In today’s society, that trait is becoming increasingly important for our machines. You may not realize it, but our machines are learning. Not only are they smarter than ever before, but they’re adapting to the data they’re given to optimize their procedures in order to better their efficiency. It’s a type of artificial intelligence that limits the need for programming to help learn.

A simple example of this is often on display by IBM’s Watson. By asking people a few simple questions, Watson recommends a beer to the answerer. Each answer that the system receives is an additional data point that helps the machine provide better recommendations.
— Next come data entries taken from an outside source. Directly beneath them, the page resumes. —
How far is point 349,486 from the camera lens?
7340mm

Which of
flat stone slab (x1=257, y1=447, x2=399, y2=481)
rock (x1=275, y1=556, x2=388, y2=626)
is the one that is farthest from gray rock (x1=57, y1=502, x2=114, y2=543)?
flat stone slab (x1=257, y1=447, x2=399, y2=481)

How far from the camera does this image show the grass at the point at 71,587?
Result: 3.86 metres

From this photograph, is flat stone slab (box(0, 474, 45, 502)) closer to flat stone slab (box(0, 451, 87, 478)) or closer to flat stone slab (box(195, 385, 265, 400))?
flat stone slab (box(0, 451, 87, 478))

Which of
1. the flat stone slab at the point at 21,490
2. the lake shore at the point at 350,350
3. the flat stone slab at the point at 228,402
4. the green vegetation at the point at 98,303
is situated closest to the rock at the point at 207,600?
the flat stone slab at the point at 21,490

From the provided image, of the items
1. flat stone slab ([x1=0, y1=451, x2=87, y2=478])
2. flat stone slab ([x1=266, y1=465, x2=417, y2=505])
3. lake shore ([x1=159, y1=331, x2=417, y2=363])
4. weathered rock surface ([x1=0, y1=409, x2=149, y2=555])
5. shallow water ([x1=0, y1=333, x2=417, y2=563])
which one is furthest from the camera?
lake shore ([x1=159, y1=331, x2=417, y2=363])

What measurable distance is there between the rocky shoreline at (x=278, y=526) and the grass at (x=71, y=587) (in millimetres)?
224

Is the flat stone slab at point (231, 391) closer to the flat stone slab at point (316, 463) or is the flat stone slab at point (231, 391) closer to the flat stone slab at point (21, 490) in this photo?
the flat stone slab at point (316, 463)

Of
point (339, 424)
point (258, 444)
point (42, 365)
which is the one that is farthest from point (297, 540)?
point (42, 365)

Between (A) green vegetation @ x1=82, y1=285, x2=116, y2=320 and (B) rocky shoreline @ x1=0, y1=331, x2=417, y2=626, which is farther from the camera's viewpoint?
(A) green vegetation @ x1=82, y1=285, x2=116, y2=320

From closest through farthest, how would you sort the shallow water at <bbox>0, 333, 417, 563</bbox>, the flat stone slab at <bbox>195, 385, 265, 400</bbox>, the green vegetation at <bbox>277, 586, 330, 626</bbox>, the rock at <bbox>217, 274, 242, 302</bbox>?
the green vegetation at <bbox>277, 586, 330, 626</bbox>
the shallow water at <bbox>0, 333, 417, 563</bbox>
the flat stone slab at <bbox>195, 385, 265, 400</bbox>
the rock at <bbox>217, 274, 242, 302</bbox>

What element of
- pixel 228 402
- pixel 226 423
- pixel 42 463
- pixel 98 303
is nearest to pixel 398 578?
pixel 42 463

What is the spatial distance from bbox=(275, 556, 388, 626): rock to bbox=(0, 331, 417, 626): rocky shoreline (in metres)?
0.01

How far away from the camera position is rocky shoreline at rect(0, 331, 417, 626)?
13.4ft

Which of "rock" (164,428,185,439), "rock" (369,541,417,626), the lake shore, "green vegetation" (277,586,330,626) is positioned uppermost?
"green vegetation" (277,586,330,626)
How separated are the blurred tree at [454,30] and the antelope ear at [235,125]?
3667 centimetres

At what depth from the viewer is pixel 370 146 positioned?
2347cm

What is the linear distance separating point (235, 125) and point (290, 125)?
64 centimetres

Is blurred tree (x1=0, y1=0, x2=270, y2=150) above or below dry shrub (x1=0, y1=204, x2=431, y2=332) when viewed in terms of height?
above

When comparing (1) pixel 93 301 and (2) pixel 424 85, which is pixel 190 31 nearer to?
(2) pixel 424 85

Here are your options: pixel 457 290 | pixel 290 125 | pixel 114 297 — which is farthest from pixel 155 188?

Below is a video that details the process at work.

 

 

This is a very simplistic example of a very bold idea. The ability for a machine to almost immediately calculate data points and come to a conclusion can mean a tremendous amount for those scattered across the globe. Its potential is incredible. IBM believes that the investment in the practice will lead to a better future, and not just one that helps recommend you your next craft beer. It could cure disease and even positively impact world hunger.

The practice isn’t perfect though and is directly impacted by the quality of the data delivered. Microsoft learned this the hard way when it launched Tay, an AI twitter bot, that used machine learning to communicate on social media. The bots data points were driven through communications with others on the networks. Thanks to the types of language and comments directed to the bot from the community, Tay had to be taken down within 24 hours of launch for tweeting out offensive comments it had learned to the world.

The curiousness of the entire project means that attentive humans and machines can, and will, both learn from each other. While the potential for downfall is concerning, the potential benefits are mind blowing. Eventually, we at Dickson even hope to collect enough data to practice machine learning ourselves. Imagine being able to alert you before you experience an excursion because of trends our system has recognized in the past. That’s the potential we see in the future. Now we just have to maintain our curiosity until we learn how.